🗓️ Abril, 2026
En el marco de su postulación como Patrimonio de la Humanidad ante la UNESCO, investigaciones profundizan en el valor arqueológico de los geoglifos de Pintados, situándolos dentro de redes de movilidad e interacción prehispánica.
Geoglifos de Pintados. Crédito: Gerhard Hüdepohl.
Dr. Lautaro Núñez y equipo de arqueólogos registrando fogón prehispánico. Al fondo, geoglifos de Pintados. Fotografía gentileza Calogero Santoro.
En el festival Puerto de Ideas Antofagasta y en una segunda charla realizada en el Auditorio Andrés Sabella de la Universidad Católica del Norte, organizada por la Dirección de Vinculación con el Medio, especialistas abordaron el valor histórico, científico y patrimonial de los geoglifos de Pintados, uno de los conjuntos arqueológicos más relevantes del norte de Chile que se postulan como Patrimonio de la Humanidad UNESCO.
Caravanas
Entre los expositores, el académico y arqueólogo del Instituto de Investigaciones Arqueológicas y Museo (IIAM-UCN), Dr. Lautaro Núñez, presentó avances que han permitido replantear la comprensión de estos sitios. “Hoy ya no basta con mirar los geoglifos. Lo que nos interesa es entender quiénes pasaron frente a ellos y qué hicieron allí”, explicó, enfatizando un cambio de enfoque que ha llevado la investigación hacia los espacios circundantes.
Esto ha permitido identificar campamentos asociados a antiguas rutas caravaneras que atravesaban el desierto, donde grupos humanos transportaban bienes entre los oasis interiores y la costa. A partir de excavaciones arqueológicas, el equipo ha documentado fogones, fragmentos cerámicos, herramientas líticas y restos minerales, evidenciando una intensa actividad en estos puntos de tránsito.
Uno de los hallazgos más significativos corresponde a los llamados “fosos de ofrenda”, donde se han encontrado restos de maíz, espinas de pescado, y vainas de pacay, árbol considerado protector y con rol espiritual. Según Núñez, estas prácticas reflejan una dimensión simbólica del tránsito por el desierto.
“Las caravanas no solo circulaban, sino que realizaban actos rituales. Hay una reiteración de ofrendas que sugiere la existencia de un sentido ceremonial asociado al viaje y al intercambio”, indicó el investigador.
Las investigaciones también han permitido establecer una relación directa entre los geoglifos y estas rutas, evidenciando que su ubicación responde a condiciones específicas del paisaje, como la disponibilidad de agua y espacios aptos para el asentamiento temporal.

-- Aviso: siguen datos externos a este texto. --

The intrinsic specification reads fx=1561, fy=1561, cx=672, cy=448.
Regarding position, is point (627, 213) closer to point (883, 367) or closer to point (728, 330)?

De izquierda a derecha: Wendoline Yáñez, directora ejecutiva de la Fundación Geoglifos de Tarapacá, Dra. María Cecilia Hernández, Rectora UCN, Dr. Lautaro Núñez, Paola Cornejo, Directora General de Vinculación con el Medio (UCN), Dr. Calogero Santoro, Universidad de Tarapacá.
Lautaro Núñez durante conferencia en Puerto de Ideas Antofagasta.
Significados por descubrir
Desde una perspectiva complementaria, el académico de la Universidad de Tarapacá, Calogero Santoro, destacó que estos fenómenos deben entenderse en un contexto más amplio de ocupación humana del desierto y de construcción de significados.
“Podemos identificar las formas representadas en los geoglifos, pero eso no significa que comprendamos su significado. Lo que sí podemos estudiar es el contexto cultural en el que fueron creados”, explicó, subrayando los límites y alcances de la interpretación arqueológica.
Santoro agregó que la presencia de geoglifos se vincula a procesos mayores, como la domesticación del paisaje, el desarrollo de la agricultura y el uso de caravanas de llamas para el intercambio entre distintos pisos ecológicos, configurando una red de relaciones que se expresa tanto en el territorio como en estas representaciones.
Postulación a la UNESCO
Por su parte, Wendoline Yáñez, directora ejecutiva de la Fundación Geoglifos de Tarapacá, relevó la importancia de la postulación de Pintados como Patrimonio de la Humanidad ante la UNESCO, enfatizando su fragilidad y valor universal.
“Este es un patrimonio muy frágil. Es un museo a cielo abierto, y su protección no depende solo de medidas físicas, sino también de la conciencia y la educación de las comunidades”, señaló.
Estas actividades de difusión permitieron acercar estos avances al público, destacando el rol de la investigación científica en la comprensión y protección del patrimonio del desierto de Atacama.
Los geoglifos de Pintados se proyectan no solo como vestigios del pasado, sino como parte de una red compleja de relaciones sociales, económicas y simbólicas, cuya investigación continúa abriendo nuevas preguntas sobre las formas de habitar y significar el territorio en tiempos prehispánicos.